Custom Truck & Equipment
“To our knowledge, there’s no other company just like us,” Custom Truck & Equipment CEO Fred Ross says. When it comes to vocational trucks, cranes and heavy equipment, the Kansas City, Mo.-based company does everything: sells, fabricates, modifies, services and finances.
“This industry is very fragmented,” Ross explains. “You buy from one company, another installs it. There’s finger-pointing if there’s an issue. With us, we take responsibility for everything.”
According to Ross, there aren’t many one-stop shops like his because of the large investment and breadth of specialization required.
Growth in Leasing
Custom Truck & Equipment leases, too, if a customer needs something the budget doesn’t allow. “Because of the downturn in the economy, a lot of companies can’t afford to grow their fleets, but they need equipment,” Ross says.
Additionally, new government engine emission standards have caused price increases in recent years, making new purchases cost-prohibitive for some. About 40 percent of the company’s revenue is now generated from its leasing operation, which it has been expanding with new locations.
In 2008, the company opened a store in Fort Worth, Texas, followed by two more in the state — in Houston and Midland-Odessa. It also has a store in suburban Milwaukee and is in the process of opening one in suburban Denver.
“Our outlying stores are mini-versions of our main location,” says Fred’s brother and Sales and Marketing Director Vince Ross. “They sell and modify as well as rent.”
Core Operations
Custom Truck is not a franchised truck dealer, but an authorized body builder for most of the big truck names: Peterbilt, Kenworth, Mack, Dodge, Ford and Freightliner. It is a crane dealer for National Crane, Elliott, Terex, IMT and Tadano, an aerial device dealer for Versalift and a utility equipment dealer for Terex.
The main markets it serves include construction, oil and natural gas, mining, power line and railroad. It sells and rents to customers throughout the country.
With the construction industry still weak, “no one is buying dump trucks or cement mixers,” Fred Ross says, which was once its core business. “It’ll turn around, but we don’t know when. Whatever happens, we are diversified and can adapt.” For example, its railroad business — primarily specialized service vehicles for maintaining rail — has been on an upswing.
Family Business
Fred Ross, who has been in the truck equipment and crane industry for more than 30 years, started his career at his grandfather’s fuel and service station. He worked on smaller trucks and cars, before going out on his own in the 1980s to work on bigger trucks and equipment, eventually starting Custom Truck & Equipment in 1996.

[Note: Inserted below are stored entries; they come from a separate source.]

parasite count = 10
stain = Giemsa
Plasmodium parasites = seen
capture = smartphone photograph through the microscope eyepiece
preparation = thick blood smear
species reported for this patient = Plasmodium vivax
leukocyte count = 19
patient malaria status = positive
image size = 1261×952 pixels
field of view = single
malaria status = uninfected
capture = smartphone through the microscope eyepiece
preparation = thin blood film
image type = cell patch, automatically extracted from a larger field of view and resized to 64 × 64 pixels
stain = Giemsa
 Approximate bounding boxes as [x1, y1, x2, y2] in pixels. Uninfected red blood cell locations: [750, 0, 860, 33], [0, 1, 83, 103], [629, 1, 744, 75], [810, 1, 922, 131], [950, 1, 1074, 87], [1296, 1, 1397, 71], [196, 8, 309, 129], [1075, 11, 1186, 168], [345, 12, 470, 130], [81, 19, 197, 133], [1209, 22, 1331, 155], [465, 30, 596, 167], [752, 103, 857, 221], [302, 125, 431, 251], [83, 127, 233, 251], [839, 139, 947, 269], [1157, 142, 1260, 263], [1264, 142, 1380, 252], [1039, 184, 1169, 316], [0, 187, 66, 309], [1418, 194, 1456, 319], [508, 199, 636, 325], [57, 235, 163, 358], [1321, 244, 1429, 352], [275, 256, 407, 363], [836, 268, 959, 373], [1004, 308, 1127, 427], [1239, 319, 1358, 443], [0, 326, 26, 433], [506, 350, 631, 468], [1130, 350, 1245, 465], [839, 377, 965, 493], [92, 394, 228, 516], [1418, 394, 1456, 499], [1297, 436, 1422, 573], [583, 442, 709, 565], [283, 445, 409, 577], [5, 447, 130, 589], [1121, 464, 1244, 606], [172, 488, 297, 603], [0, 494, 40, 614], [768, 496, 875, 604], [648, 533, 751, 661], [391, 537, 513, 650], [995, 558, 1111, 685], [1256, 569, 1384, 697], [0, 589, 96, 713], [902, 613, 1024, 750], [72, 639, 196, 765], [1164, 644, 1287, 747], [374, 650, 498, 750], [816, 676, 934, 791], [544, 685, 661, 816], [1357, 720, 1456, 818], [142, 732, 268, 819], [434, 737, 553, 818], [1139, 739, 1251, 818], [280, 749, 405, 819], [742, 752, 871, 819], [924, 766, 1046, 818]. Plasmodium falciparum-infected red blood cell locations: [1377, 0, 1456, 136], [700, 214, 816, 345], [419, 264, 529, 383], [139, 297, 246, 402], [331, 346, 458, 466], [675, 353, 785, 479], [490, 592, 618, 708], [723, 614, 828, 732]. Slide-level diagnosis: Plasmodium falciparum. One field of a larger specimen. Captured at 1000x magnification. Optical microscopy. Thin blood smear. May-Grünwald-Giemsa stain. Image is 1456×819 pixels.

His brother Joe Ross is vice president of sales. Another brother, Chris Ross, is vice president of operations. Yet another brother, Jim Ross, is CFO. A total of 12 family members — including five other siblings as well as nieces and nephews — work for the company in a variety of capacities.
“All of us come from a background of building trucks from the ground up,” Joe Ross says. “We’re not just salesmen. We know trucks and how they work.” And it wasn’t overnight, he says, that the family developed its knowledge of equipment and expertise in equipment customization and service.
Custom Truck’s Kansas City headquarters consists of six buildings totaling 230,000 square feet of space on 50 acres of land in a once-blighted area of the city. It is the former site of a long-closed steel plant. “We grew up in the inner city,” Chris Ross says. “We’ve invested millions in this location to help revitalize the community.”